Accademia di Santa Sofia, sabato quattordicesimo e ultimo appuntamento con ‘La Zeza’

Cultura e Spettacolo

Quattordicesimo e ultimo appuntamento nel cartellone artistico 2025/26 dell’Accademia di Santa Sofia, sotto la direzione artistica di Filippo Zigante e Marcella Parziale e in collaborazione con il Conservatorio “Nicola Sala”, l’Università degli Studi del Sannio e il Banco BPM. Sabato 6 giugno, alle ore 20, presso il Teatro Comunale “Vittorio Emmanuele” di Benevento, si terrà “La Zeza”, farsa comica con musiche da un canovaccio del ‘600 napoletano, con Vito Cesaro, Claudio Lardo, Enrica Mari, scritto e diretto da Dora Liguori.

Il personaggio di Pulcinella creato da Silvio Fiorillo all’inizio del ‘600, trae le sue radici da Maccus, figura delle Atellane. Pulcinella, divenuto simbolo della “Commedia dell’Arte”, rappresenta la saggezza e la resistenza popolare napoletana, riflettendo la vita e le difficoltà del popolo. Le farse in cui appare sono caratterizzate da improvvisazione e comicità grottesca, ambientate spesso in luoghi pubblici come piazze e cortili. Il testo descrive inoltre una specifica farsa intitolata “La Zeza”, che vede Pulcinella confrontarsi con la moglie Zeza e la figlia Zezella.

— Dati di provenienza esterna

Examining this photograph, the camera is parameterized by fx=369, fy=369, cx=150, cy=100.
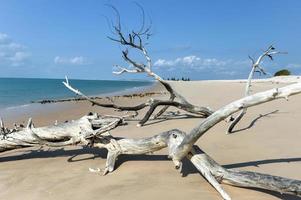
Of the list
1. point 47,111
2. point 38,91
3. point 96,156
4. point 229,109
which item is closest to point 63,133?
point 96,156

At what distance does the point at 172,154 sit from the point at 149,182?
51cm

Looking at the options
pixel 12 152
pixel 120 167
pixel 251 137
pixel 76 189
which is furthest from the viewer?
pixel 251 137

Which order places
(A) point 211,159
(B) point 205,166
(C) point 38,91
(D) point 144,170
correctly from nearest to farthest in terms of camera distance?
1. (B) point 205,166
2. (A) point 211,159
3. (D) point 144,170
4. (C) point 38,91

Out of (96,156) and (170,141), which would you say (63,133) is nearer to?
(96,156)

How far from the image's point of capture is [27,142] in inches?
258

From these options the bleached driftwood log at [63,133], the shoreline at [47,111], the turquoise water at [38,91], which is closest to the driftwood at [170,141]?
the bleached driftwood log at [63,133]

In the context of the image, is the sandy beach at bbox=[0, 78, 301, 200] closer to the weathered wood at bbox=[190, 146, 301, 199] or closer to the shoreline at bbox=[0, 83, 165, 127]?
the weathered wood at bbox=[190, 146, 301, 199]

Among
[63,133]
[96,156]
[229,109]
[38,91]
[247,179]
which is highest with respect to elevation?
[229,109]

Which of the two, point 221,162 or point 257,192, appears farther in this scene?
point 221,162

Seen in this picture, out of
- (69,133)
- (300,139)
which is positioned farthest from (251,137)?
(69,133)

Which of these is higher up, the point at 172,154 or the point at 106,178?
the point at 172,154

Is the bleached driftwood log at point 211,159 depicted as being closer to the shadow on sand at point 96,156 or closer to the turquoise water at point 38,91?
the shadow on sand at point 96,156

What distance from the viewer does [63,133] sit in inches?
250

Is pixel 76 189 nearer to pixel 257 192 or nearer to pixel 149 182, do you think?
pixel 149 182
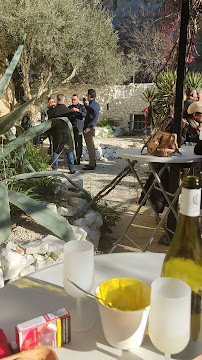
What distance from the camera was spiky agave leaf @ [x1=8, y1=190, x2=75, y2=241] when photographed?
2260 mm

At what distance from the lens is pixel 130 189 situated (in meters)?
A: 6.02

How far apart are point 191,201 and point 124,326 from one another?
1.01 ft

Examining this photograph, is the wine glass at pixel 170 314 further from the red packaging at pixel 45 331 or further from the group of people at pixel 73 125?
the group of people at pixel 73 125

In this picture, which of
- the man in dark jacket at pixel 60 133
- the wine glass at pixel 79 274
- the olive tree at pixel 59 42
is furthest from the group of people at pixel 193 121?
the olive tree at pixel 59 42

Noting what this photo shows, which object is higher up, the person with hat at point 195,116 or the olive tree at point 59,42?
the olive tree at point 59,42

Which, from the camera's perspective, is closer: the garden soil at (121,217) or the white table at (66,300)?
the white table at (66,300)

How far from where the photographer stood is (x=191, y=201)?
2.65 ft

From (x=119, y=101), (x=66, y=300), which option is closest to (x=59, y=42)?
(x=119, y=101)

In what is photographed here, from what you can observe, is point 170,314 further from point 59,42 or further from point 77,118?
point 59,42

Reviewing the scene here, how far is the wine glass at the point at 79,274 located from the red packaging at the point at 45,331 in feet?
0.20

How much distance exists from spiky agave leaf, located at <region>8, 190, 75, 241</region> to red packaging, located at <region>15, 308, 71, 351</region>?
4.50 feet

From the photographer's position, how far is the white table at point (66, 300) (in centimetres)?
84

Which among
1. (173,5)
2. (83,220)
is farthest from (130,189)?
(173,5)

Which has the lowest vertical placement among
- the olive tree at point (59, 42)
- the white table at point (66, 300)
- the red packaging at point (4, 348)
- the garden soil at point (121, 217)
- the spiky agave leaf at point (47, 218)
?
the garden soil at point (121, 217)
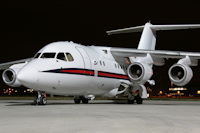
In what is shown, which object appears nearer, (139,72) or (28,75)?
(28,75)

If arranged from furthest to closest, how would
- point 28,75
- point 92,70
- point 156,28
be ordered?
point 156,28, point 92,70, point 28,75

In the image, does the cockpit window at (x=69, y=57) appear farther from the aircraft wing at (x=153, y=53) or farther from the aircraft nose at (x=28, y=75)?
the aircraft wing at (x=153, y=53)

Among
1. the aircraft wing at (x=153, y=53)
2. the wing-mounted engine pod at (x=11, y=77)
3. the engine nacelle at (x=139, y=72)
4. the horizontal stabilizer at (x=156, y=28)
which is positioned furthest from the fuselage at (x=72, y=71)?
the horizontal stabilizer at (x=156, y=28)

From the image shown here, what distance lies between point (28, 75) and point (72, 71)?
257 cm

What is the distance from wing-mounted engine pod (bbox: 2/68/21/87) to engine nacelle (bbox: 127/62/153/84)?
6539 mm

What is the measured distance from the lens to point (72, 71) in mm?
16391

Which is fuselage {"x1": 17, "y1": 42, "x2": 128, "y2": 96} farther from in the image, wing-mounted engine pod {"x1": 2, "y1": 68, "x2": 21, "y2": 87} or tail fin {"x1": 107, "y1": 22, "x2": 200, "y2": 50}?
tail fin {"x1": 107, "y1": 22, "x2": 200, "y2": 50}

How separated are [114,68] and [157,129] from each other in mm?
13188

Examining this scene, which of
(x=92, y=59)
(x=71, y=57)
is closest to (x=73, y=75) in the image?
(x=71, y=57)

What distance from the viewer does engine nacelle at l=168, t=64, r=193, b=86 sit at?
730 inches

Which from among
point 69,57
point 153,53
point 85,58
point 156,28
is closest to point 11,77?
point 69,57

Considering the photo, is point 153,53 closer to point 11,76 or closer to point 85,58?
point 85,58

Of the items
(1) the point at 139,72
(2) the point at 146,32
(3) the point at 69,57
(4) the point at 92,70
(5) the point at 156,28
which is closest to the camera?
(3) the point at 69,57

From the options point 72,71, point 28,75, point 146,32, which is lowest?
point 28,75
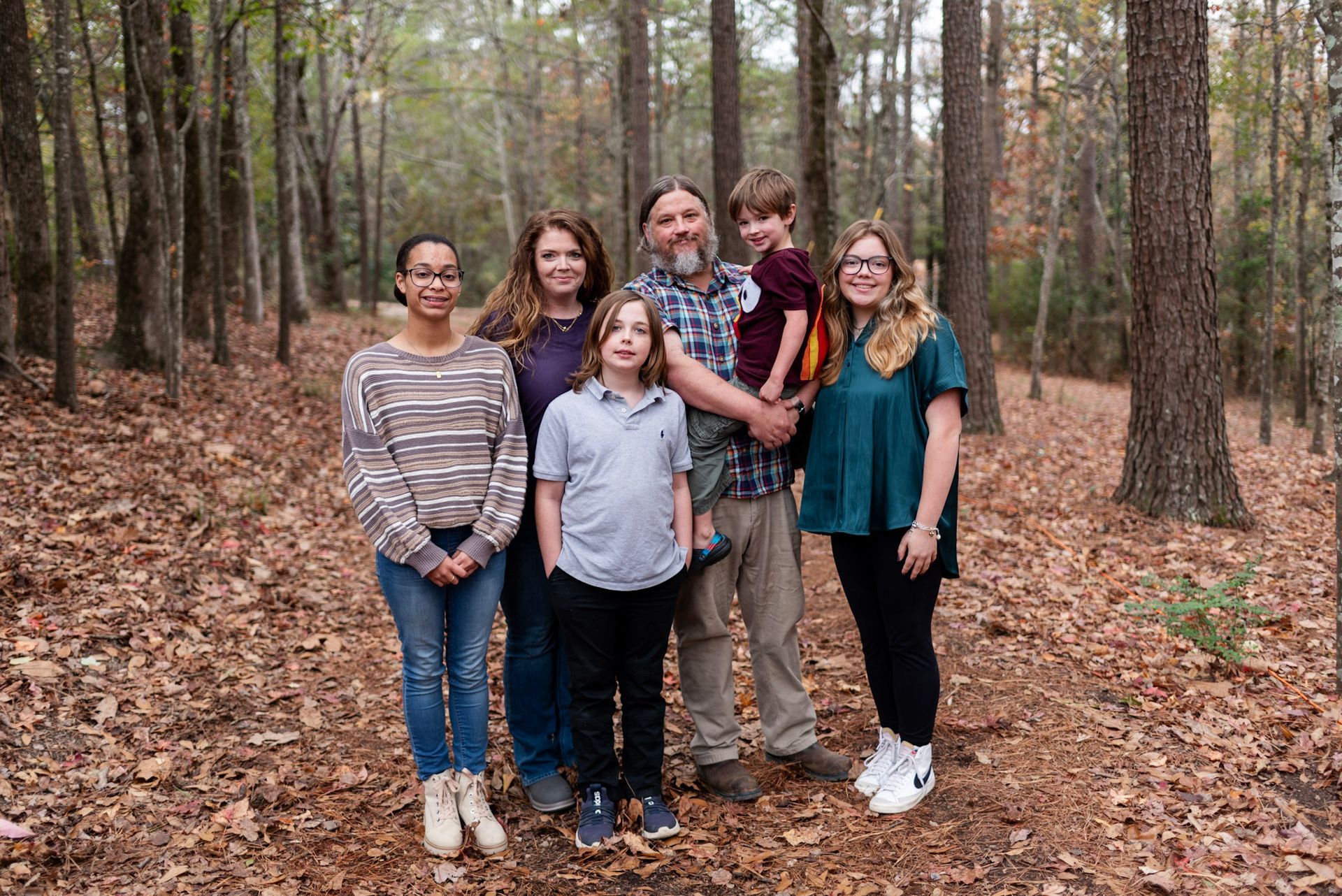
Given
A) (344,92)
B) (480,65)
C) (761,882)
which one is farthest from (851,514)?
(480,65)

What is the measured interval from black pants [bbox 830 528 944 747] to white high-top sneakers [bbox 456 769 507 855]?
162 centimetres

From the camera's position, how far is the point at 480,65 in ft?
114

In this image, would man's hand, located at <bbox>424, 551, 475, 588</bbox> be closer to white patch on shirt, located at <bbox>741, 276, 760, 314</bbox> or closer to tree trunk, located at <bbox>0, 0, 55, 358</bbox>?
white patch on shirt, located at <bbox>741, 276, 760, 314</bbox>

La rappresentazione teatrale, curata dalla compagnia “Aldo Giuffré”, sarà accompagnata da intermezzi musicali del Maestro Giorgio Matteoli con composizioni seicentesche di autori napoletani e internazionali. La farsa “La Zeza”, ricostruzione di canovacci seicenteschi e settecenteschi, è un esempio di un teatro che fonde comicità e critica sociale, offrendo uno spaccato della vita popolare e della cultura partenopea.

L’esibizione sarà preceduta dal preludio di Salvatore Palladino, presidente dell’Accademia di Santa Sofia, “Popolo mio, mai t’abbandonerò… Benedetto XIII, papa, archivista”. I biglietti sono acquistabili su clappit.com, presso la libreria “Ubik” e la sera stessa dello spettacolo presso il Teatro.